*What to produce*
Line count for the string "site" in the records below: report that figure and nothing else.
┄┄┄┄┄┄┄┄┄┄
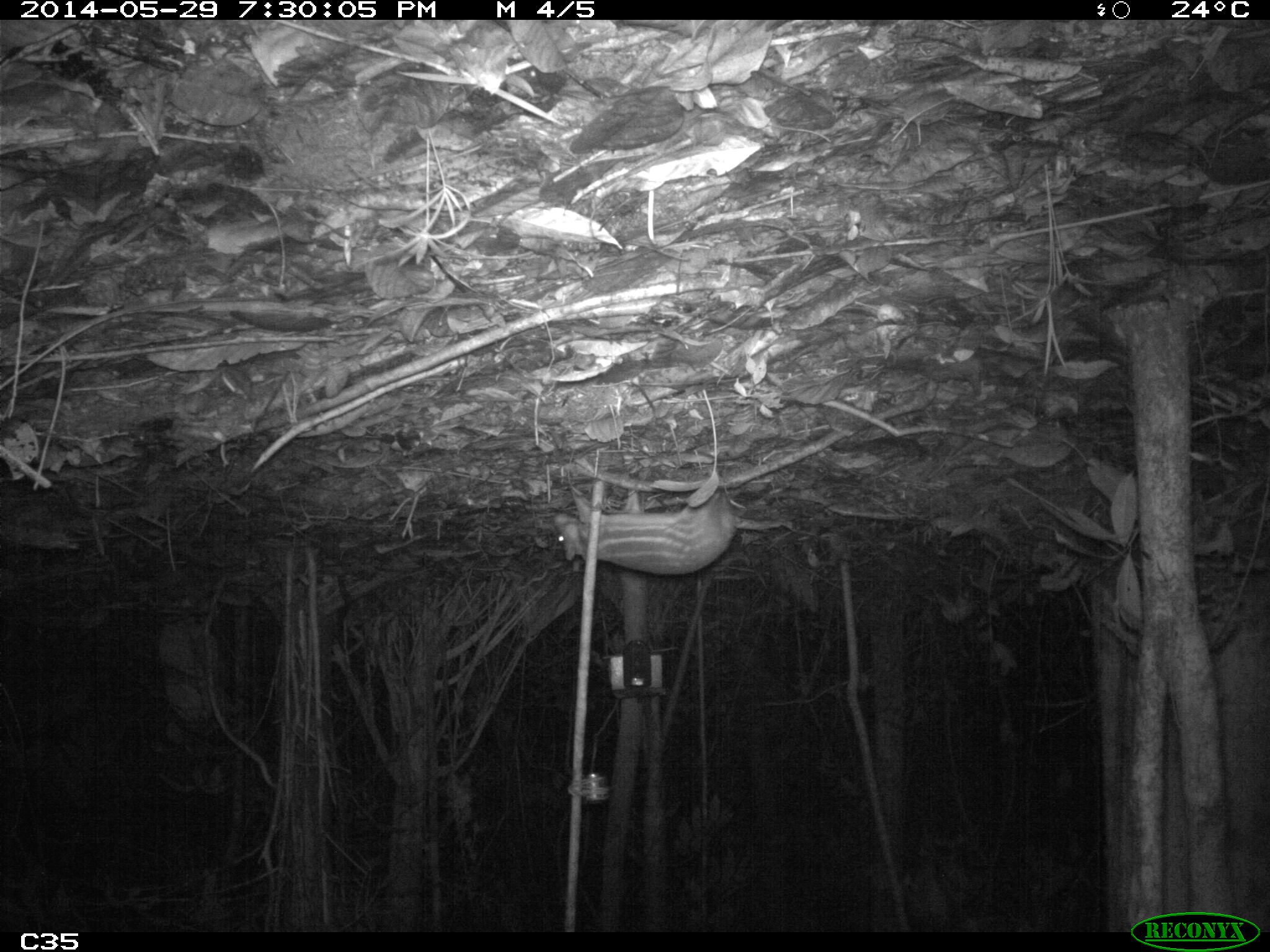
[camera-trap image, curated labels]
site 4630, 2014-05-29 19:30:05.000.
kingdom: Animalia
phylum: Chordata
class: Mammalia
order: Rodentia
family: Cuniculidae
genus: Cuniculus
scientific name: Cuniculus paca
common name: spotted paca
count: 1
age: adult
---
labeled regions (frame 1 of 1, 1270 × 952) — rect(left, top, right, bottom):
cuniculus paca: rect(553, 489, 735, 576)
┄┄┄┄┄┄┄┄┄┄
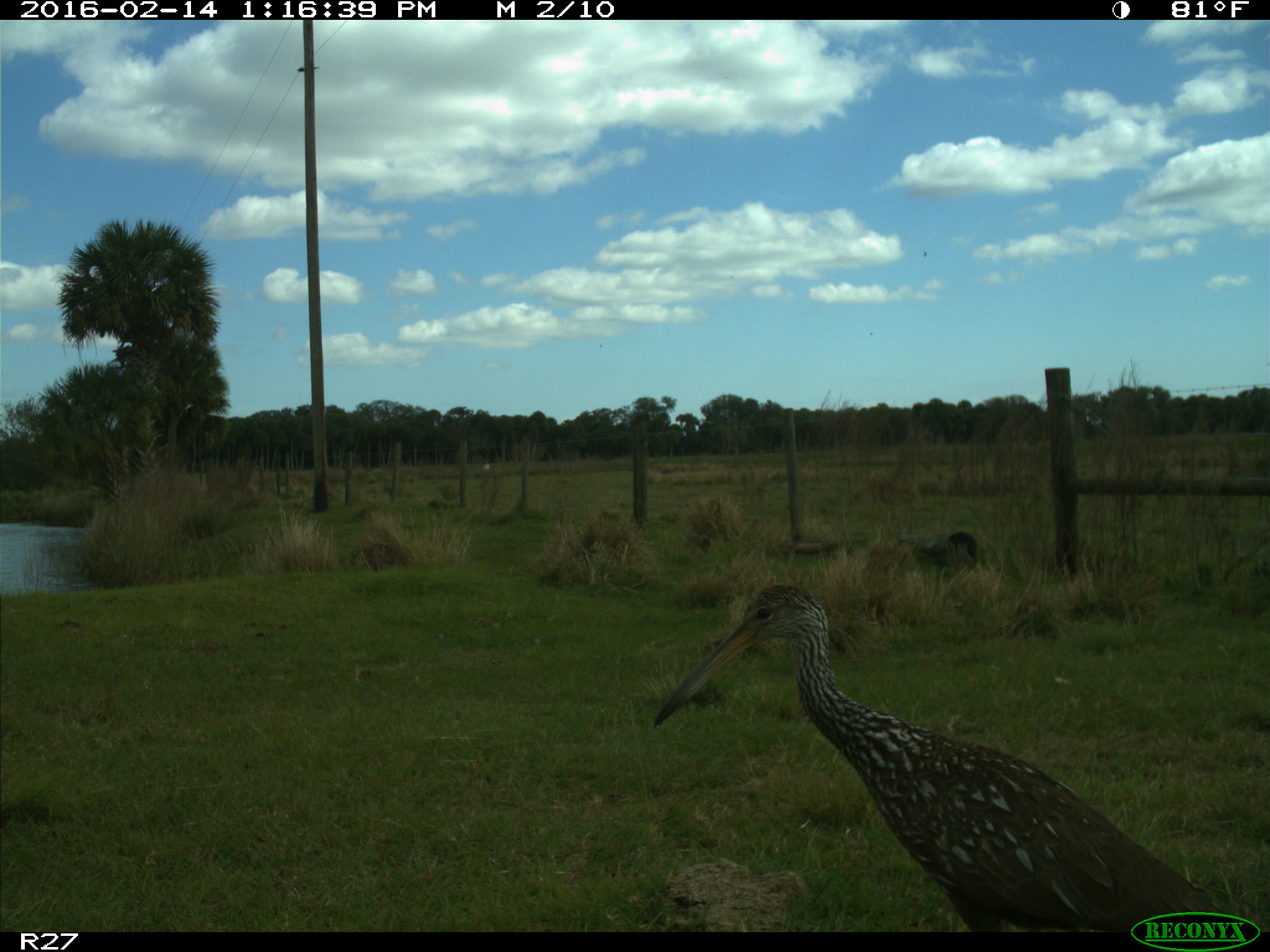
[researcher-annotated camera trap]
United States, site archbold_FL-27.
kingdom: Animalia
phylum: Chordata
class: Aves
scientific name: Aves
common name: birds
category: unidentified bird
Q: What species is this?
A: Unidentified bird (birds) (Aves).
┄┄┄┄┄┄┄┄┄┄
*Answer space*
2